Assim, as modalidades em contexto empresarial (Bolsas de Doutoramento em Empresas – BDE – e Programas de Doutoramento em Ambiente Empresarial – PDAE) tiveram uma expressão reduzida no conjunto das bolsas atribuídas. Registaram-se apenas 2% de BDE no total das bolsas individuais de doutoramento, entre 2010 e 2016, e 7% de bolsas de PDAE no total de bolsas do Programas de Doutoramento FCT, dos concursos de 2012 e 2013.

“Esta situação reflete uma falta de atratividade dos apoios à Formação Avançada em ambiente empresarial junto dos alunos de doutoramento (…), bem como uma desvalorização de uma parte do setor empresarial em relação à mais-valia da Formação Avançada”, conclui o relatório.

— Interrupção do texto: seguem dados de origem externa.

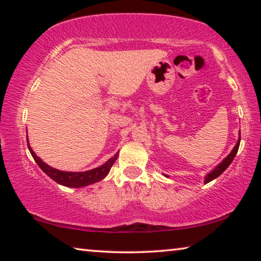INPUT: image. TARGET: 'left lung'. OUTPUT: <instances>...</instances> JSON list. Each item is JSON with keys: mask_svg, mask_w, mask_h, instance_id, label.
Returning <instances> with one entry per match:
<instances>
[{"mask_svg": "<svg viewBox=\"0 0 261 261\" xmlns=\"http://www.w3.org/2000/svg\"><path fill=\"white\" fill-rule=\"evenodd\" d=\"M240 143H241V132H240V138H238V140H237V144L235 145V147L232 148V151L230 152V154H229V155L226 159H224L222 162L219 163V166H216L214 169L211 171V173H208V174L206 175L205 183H208V182H211V180H213L216 177H219V176L222 174L223 171L226 170L229 166H230V163L232 162L233 158L236 156L237 151H238V147H240Z\"/></svg>", "mask_w": 261, "mask_h": 261, "instance_id": "1", "label": "left lung"}]
</instances>
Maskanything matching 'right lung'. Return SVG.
I'll return each mask as SVG.
<instances>
[{
    "mask_svg": "<svg viewBox=\"0 0 261 261\" xmlns=\"http://www.w3.org/2000/svg\"><path fill=\"white\" fill-rule=\"evenodd\" d=\"M28 146L31 152V155L33 156L34 161L37 162L38 166L43 170V173L49 176L51 179H54L56 183L64 185V187H69V188H83V187H86V185L93 184V183L99 182L101 179H103L106 176L108 175V173L110 171V168L113 167V165L115 163V161L117 160V156H118V152H117L113 158H110L107 162L103 163L102 166L94 168V169L92 170L81 171V173H72V171H62L59 169H55V168H53L50 166H48L47 163L43 162L40 158L35 155L33 149L30 147L29 139H28Z\"/></svg>",
    "mask_w": 261,
    "mask_h": 261,
    "instance_id": "obj_1",
    "label": "right lung"
}]
</instances>
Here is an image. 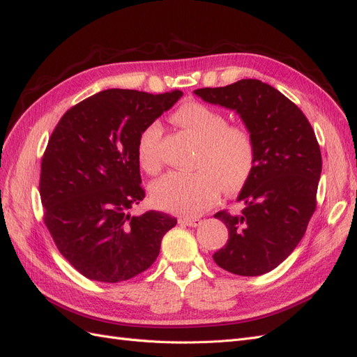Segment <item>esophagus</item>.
I'll return each mask as SVG.
<instances>
[{"instance_id":"esophagus-1","label":"esophagus","mask_w":357,"mask_h":357,"mask_svg":"<svg viewBox=\"0 0 357 357\" xmlns=\"http://www.w3.org/2000/svg\"><path fill=\"white\" fill-rule=\"evenodd\" d=\"M178 222L186 225V226H192V228H195V226L201 225V219H198V218H180Z\"/></svg>"}]
</instances>
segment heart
I'll list each match as a JSON object with an SVG mask.
<instances>
[{
  "instance_id": "1",
  "label": "heart",
  "mask_w": 357,
  "mask_h": 357,
  "mask_svg": "<svg viewBox=\"0 0 357 357\" xmlns=\"http://www.w3.org/2000/svg\"><path fill=\"white\" fill-rule=\"evenodd\" d=\"M201 143L195 172L172 171L156 180L150 193L159 208L177 214H199L218 202L222 188L240 189L255 164V143L243 126H229L228 119L201 102L183 104L174 114ZM162 123H147L137 139V160L149 174L160 169L159 142Z\"/></svg>"
}]
</instances>
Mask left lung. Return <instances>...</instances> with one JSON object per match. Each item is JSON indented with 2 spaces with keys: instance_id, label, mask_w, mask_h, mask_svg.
Wrapping results in <instances>:
<instances>
[{
  "instance_id": "8db88e82",
  "label": "left lung",
  "mask_w": 357,
  "mask_h": 357,
  "mask_svg": "<svg viewBox=\"0 0 357 357\" xmlns=\"http://www.w3.org/2000/svg\"><path fill=\"white\" fill-rule=\"evenodd\" d=\"M195 95L234 110L255 143L253 169L236 198L243 211L214 214L229 231L214 262L244 277L273 271L295 250L316 210L321 174L316 134L294 102L261 80L243 79Z\"/></svg>"
}]
</instances>
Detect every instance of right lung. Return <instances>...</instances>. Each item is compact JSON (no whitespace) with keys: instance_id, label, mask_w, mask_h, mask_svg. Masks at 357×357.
<instances>
[{"instance_id":"right-lung-1","label":"right lung","mask_w":357,"mask_h":357,"mask_svg":"<svg viewBox=\"0 0 357 357\" xmlns=\"http://www.w3.org/2000/svg\"><path fill=\"white\" fill-rule=\"evenodd\" d=\"M181 91L107 89L61 117L41 160L45 223L58 250L95 282L119 283L150 268L177 219L129 213L144 198L137 139Z\"/></svg>"}]
</instances>
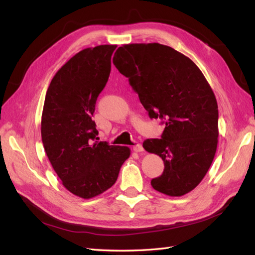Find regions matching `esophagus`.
<instances>
[{
	"mask_svg": "<svg viewBox=\"0 0 255 255\" xmlns=\"http://www.w3.org/2000/svg\"><path fill=\"white\" fill-rule=\"evenodd\" d=\"M132 149H133L134 152H142V151H143V147H142L141 143L134 144L133 147H132Z\"/></svg>",
	"mask_w": 255,
	"mask_h": 255,
	"instance_id": "1",
	"label": "esophagus"
}]
</instances>
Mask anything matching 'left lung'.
<instances>
[{"instance_id": "obj_1", "label": "left lung", "mask_w": 255, "mask_h": 255, "mask_svg": "<svg viewBox=\"0 0 255 255\" xmlns=\"http://www.w3.org/2000/svg\"><path fill=\"white\" fill-rule=\"evenodd\" d=\"M113 63L128 78L149 117L165 125L161 139L143 141L145 151L164 162L151 185L169 196L193 191L218 143V105L207 80L191 59L156 42L119 47Z\"/></svg>"}]
</instances>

“Apesar de a programação do PT2020 preconizar uma reorientação estratégica substancial face aos anteriores períodos de programação, (…) esta não foi acompanhada de condições de operacionalização coerentes, na medida em que o modelo de atribuição de apoios não sofreu alterações com vista a abraçar uma abordagem mais market driven (…). A reprogramação apresenta como solução financiar Programas Doutorais associados a Unidades de I&D em pelo menos metade da FA [Formação Avançada] financiada.”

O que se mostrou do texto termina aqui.